🛸 The Directed Prediction Index (DPI).
The Directed Prediction Index (DPI) is a quasi-causal inference (causal discovery) method for observational data designed to quantify the relative endogeneity (relative dependence) of outcome (Y) versus predictor (X) variables in regression models.
Bruce H. W. S. Bao 包寒吴霜
## Method 1: Install from CRAN
install.packages("DPI")
## Method 2: Install from GitHub
install.packages("devtools")
::install_github("psychbruce/DPI", force=TRUE) devtools
Define \(\text{DPI} \in (-1, 1)\) as the product of \(\text{Direction} \in (-1, 1)\) (relative endogeneity as direction score) and \(\text{Significance} \in (0, 1)\) (normalized penalty as significance score) of the expected \(X \rightarrow Y\) influence (quasi-causal) relationship:
\[ \begin{aligned} \text{DPI}_{X \rightarrow Y} & = \text{Direction}_{X \rightarrow Y} \cdot \text{Significance}_{X \rightarrow Y} \\ & = \text{Delta}(R^2) \cdot \text{Sigmoid}(\frac{p}{\alpha}) \\ & = \left( R_{Y \sim X + Covs}^2 - R_{X \sim Y + Covs}^2 \right) \cdot \left( 1 - \tanh \frac{p_{XY|Covs}}{2\alpha} \right) \\ & \in (-1, 1) \end{aligned} \]

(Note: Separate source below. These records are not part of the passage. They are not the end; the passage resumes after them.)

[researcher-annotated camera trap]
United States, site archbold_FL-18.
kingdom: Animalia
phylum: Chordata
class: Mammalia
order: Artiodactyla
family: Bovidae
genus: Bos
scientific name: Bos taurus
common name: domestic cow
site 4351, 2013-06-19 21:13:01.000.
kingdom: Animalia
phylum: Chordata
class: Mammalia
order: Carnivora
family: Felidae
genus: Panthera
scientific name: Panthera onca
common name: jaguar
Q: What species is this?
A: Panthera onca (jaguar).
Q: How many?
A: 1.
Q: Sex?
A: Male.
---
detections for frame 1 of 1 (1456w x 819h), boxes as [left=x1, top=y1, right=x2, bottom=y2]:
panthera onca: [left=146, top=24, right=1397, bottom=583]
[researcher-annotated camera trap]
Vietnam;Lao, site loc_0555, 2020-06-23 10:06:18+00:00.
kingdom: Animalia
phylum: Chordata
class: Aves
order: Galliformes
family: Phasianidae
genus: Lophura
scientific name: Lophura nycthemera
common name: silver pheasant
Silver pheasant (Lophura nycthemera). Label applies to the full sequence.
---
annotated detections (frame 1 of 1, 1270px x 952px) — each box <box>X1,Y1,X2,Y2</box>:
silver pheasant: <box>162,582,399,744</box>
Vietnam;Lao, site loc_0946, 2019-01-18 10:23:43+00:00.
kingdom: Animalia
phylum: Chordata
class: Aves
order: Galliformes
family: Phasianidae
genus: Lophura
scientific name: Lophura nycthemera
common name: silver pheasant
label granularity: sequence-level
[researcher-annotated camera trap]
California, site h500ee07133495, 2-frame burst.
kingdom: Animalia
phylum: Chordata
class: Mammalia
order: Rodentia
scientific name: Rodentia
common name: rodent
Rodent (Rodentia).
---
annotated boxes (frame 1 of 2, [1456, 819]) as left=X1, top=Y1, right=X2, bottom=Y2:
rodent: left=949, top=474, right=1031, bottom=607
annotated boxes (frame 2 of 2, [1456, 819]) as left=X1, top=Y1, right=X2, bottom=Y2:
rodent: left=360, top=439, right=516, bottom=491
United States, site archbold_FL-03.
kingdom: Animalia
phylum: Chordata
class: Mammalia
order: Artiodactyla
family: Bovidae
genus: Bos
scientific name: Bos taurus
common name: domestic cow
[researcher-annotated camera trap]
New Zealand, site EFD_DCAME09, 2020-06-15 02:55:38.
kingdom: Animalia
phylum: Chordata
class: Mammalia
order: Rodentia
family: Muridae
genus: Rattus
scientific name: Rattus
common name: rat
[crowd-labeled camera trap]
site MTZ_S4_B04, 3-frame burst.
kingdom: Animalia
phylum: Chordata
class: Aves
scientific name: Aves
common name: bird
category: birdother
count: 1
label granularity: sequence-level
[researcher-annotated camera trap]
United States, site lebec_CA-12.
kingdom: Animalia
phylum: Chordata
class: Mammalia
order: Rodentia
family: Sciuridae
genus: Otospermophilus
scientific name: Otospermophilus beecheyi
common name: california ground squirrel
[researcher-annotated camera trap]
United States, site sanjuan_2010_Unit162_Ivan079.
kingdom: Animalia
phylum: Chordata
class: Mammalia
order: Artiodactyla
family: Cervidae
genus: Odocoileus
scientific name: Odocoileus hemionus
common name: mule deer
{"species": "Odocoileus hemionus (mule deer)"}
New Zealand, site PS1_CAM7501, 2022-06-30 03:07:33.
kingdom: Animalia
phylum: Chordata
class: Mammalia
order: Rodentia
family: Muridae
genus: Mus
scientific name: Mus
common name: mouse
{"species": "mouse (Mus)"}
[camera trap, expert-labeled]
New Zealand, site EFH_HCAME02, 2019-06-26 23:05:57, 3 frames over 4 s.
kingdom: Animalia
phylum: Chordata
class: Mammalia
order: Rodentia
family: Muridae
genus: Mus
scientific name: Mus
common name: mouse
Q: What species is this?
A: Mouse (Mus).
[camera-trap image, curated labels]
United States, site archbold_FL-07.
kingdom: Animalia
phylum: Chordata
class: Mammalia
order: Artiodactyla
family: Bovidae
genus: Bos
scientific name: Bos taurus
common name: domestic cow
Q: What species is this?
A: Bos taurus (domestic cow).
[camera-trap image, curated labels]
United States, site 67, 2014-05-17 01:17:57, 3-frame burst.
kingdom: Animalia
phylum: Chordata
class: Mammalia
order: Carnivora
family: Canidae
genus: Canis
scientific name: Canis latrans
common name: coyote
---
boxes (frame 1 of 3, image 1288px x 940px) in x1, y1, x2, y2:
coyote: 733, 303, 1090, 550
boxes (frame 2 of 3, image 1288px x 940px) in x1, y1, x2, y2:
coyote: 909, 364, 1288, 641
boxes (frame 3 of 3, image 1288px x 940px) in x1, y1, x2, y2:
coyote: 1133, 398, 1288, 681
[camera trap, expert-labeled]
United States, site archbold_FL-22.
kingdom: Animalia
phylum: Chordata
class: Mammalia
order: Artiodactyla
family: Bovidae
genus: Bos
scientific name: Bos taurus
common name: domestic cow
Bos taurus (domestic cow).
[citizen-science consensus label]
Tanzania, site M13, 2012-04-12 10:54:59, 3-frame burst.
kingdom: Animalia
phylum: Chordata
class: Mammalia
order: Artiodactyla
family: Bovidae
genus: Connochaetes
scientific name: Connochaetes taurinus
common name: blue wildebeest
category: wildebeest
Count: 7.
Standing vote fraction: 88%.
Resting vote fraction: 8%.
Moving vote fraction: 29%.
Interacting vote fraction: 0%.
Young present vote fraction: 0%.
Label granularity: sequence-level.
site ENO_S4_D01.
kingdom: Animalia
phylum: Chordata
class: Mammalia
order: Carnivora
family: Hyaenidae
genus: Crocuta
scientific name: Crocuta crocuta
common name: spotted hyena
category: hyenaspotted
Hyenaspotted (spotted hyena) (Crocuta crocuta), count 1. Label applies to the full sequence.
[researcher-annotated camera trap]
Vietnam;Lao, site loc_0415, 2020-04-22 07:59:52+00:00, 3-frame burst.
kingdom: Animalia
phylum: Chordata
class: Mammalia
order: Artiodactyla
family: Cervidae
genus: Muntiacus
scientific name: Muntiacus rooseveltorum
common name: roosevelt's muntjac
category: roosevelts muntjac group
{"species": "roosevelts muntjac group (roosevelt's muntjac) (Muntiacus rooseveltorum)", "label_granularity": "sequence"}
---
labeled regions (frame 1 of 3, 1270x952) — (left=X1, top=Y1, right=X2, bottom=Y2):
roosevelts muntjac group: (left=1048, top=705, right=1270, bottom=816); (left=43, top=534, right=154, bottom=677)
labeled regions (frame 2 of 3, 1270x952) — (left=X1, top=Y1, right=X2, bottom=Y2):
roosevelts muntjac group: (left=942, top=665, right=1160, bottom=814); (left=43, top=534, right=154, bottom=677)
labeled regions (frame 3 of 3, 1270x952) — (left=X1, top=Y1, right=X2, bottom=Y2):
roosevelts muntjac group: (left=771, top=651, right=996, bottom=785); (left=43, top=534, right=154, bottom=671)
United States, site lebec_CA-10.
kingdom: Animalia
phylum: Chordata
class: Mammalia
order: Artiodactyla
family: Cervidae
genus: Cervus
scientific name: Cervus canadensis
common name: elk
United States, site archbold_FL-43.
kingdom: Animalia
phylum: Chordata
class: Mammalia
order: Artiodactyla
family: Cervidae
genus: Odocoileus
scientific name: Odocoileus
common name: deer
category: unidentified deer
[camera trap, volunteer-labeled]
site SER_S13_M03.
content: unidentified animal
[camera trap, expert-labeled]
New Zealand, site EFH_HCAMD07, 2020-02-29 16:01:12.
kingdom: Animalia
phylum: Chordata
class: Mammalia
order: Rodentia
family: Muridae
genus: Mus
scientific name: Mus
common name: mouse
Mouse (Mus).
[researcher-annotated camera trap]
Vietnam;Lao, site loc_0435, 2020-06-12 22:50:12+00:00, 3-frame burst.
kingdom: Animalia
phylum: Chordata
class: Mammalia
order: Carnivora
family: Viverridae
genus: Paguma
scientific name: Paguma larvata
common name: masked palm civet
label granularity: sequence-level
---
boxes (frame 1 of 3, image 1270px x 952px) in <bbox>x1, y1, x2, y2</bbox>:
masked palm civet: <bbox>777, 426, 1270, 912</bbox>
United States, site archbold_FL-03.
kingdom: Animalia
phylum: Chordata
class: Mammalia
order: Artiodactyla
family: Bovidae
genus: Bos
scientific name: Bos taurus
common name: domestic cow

In econometrics and broader social sciences, an exogenous variable is assumed to have a directed (causal or quasi-causal) influence on an endogenous variable (\(ExoVar \rightarrow EndoVar\)). By quantifying the relative endogeneity of outcome versus predictor variables in multiple linear regression models, the DPI can suggest a plausible (admissible) direction of influence (i.e., \(\text{DPI}_{X \rightarrow Y} > 0 \text{: } X \rightarrow Y\)) after controlling for a sufficient number of possible confounders and simulated random covariates.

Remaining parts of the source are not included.